Garuda Indonesia is to be confirmed as the world's newest 5-Star Airline
11th December 2014 - London, UK | http://www.airlinequality.com/news/Garuda-achieves-5-Star-rating.htm












> Skytrax have confirmed that Garuda Indonesia is to be announced as the newest member of the exclusive group of 5-Star Airlines.
> 
> Commenting on the 5-Star Airline rating to be announced, Edward Plaisted, CEO of Skytrax said: "This is recognition of the major turnaround in quality standards at Garuda Indonesia, reflecting the hard work by the airline in recent years, and we delighted to confirm that they are now meeting the 5-Star Airline. This rating is based on an all-round assessment of the product and service, onboard and at the airport. We place a lot of importance on the fact that the majority of customers travel in Economy and it is the quality and consistency of those standards that contribute greatly to Garuda securing 5-Stars. Consistency of an airline's product and service is a major part of the 5-Star rating, with Garuda's long haul fleet now offering Business Class flat-bed seating and 32-34 inch seat pitch in Economy Class.

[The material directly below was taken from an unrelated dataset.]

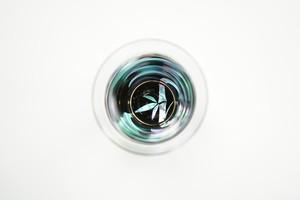 螺鈿ガラス  杯(クリスタル)  竹(貝入)黒 【日本製】【日本酒】【杯】
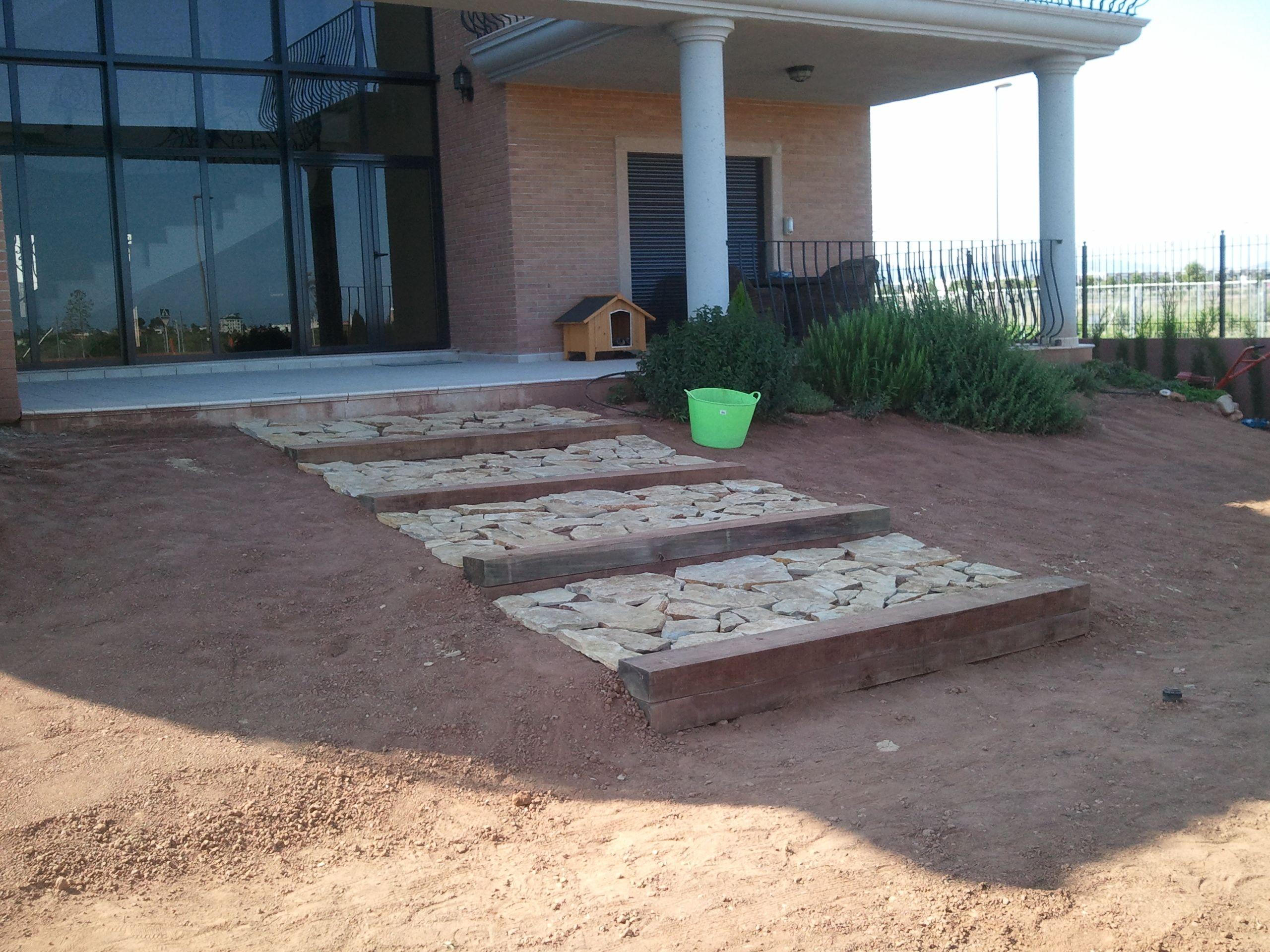 Fase 2 escalera de piedra jardines lessolaes http - Escaleras para jardin ...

Customers can also experience the new First and Business Class 5-Star service concept rolled out across the Boeing 777-300ER fleet."
> 
> This 5-Star Airline rating also takes account of planned airport and service changes in 2015, when Garuda will transfer to the new Terminal 3 at Soekarno-Hatta International Airport, it's home base hub. This will provide a new home for Garuda Indonesia and SkyTeam member airlines, improving the travel experience through enhanced transfers and airport service, together with improved and expanded premium passenger facilities.
> 
> Garuda Indonesia has one of the youngest fleets in Asia with an average aircraft age of just 4.02 years (December 2014), consisting of 130 aircraft, and due to grow to 145 aircraft in 2015.
> 
> The "Garuda Indonesia Experience" brings hospitality, culture, and everything best from Indonesia through five senses, namely sight, sound, taste, scent, and touch, to be implemented in the service of pre-journey, pre-flight, in-flight, post-flight, and post journey.

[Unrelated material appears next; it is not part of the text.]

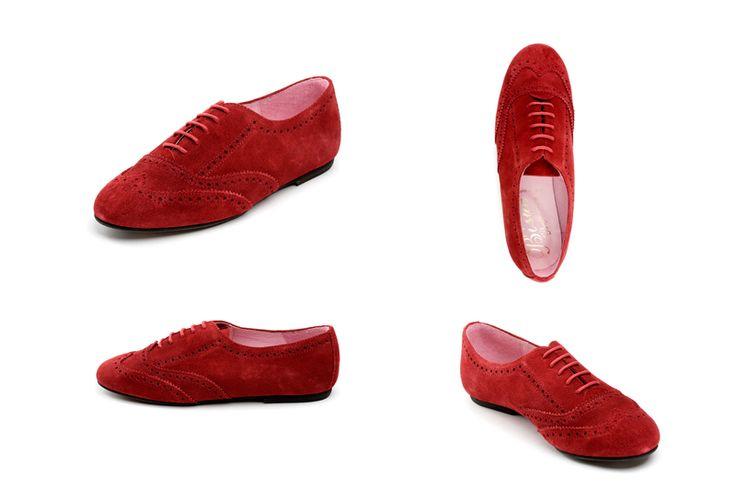 Zapatos de mujer granate de la marca Bisue. Fotografia: Kinoki studio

Congratulations Garuda Indonesia :banana::banana:


----------



## ScuderiaVincero

Congratulations Garuda! :banana:


----------



## fieldsofdreams

^^ I congratulate Garuda for their new-found achievement. Now, I wonder who can help me (and my Filipino colleagues) address the woes and issues found in *Philippine Airlines*, especially that I find it as a "lost cause" because the current management cannot make up their minds on whether it is truly a full service carrier, or is it a low-cost carrier (LCC). To me, the state of PAL is a wannabe LCC seeking profits after a long turmoil of being in Category 2 by the Federal Aviation Administration in the United States, and I definitely need some advice on how to rebuild PAL from the ground up.

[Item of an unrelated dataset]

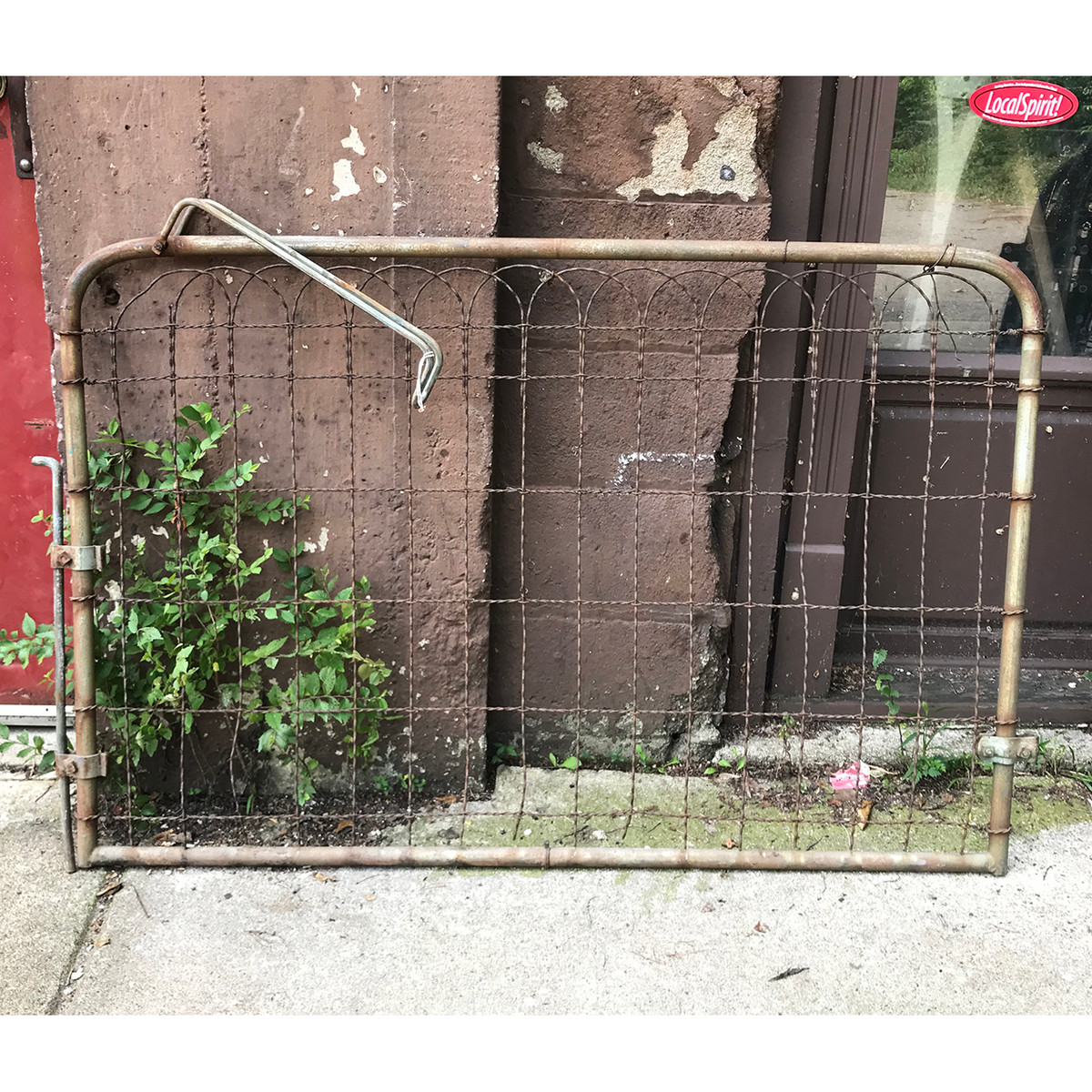 S18059 - Antique Wire Gate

It's not that I am jealous of the achievements found in Garuda, Singapore, or Thai Airways, but, I believe PAL can also become a best carrier, not only in Southeast Asia, but also among the best in the world. To me, this will be my neutral ground on assessing where PAL is now, where it can go in the future, and how best to address them.


----------



## ScuderiaVincero

I can think of one thing that can be improved: IFE 

Unless I'm quite mistaken, IFE is limited to PAL's 77W. If it can be installed fleet-wide it would help improve passengers' perception of PAL (consider that SQ, CX, GA and MH offer IFE even on short haul flights, the latter two on narrow body aircraft).


----------



## fieldsofdreams

^^ Absolutely. I will keep that in mind. There have been users in the Philippine Forums who think that IFE machines will add extra weight to aircraft (which is true), but it can provide immensely better service for passengers who want more than just surfing the net, sleep, or read a book. If it were me, I would roll that out on the following:

- most A320 aircraft (except the all-Y config)
- all A321 aircraft
- all of the new A330 aircraft (especially on the dense Y config)

With the A340s, I think those can come out when those are rehabilitated.

But, I think better IFE is only part of a larger equation... what do you think? I mean, I am looking at the big dilemma that, despite it being a major Southeast Asian carrier, Philippine Airlines is not on any airline alliance, nor it has received any coveted airline awards from the global aviation industry.


----------



## ScuderiaVincero

Couldn't have articulated that better myself! It is indeed a single component of a much larger equation! Another component I'd mention, and this is a biggie, is Ninoy Aquino International, its base. I haven't heard great things about it, especially about the general state of the terminal. If the transit experience at MNL can be improved upon, to match that at Changi and HKIA (KUL should improve as well IMO), Manila could be a formidable trans-Pacific hub; a vital link between Southeast Asia, and the US West Coast. 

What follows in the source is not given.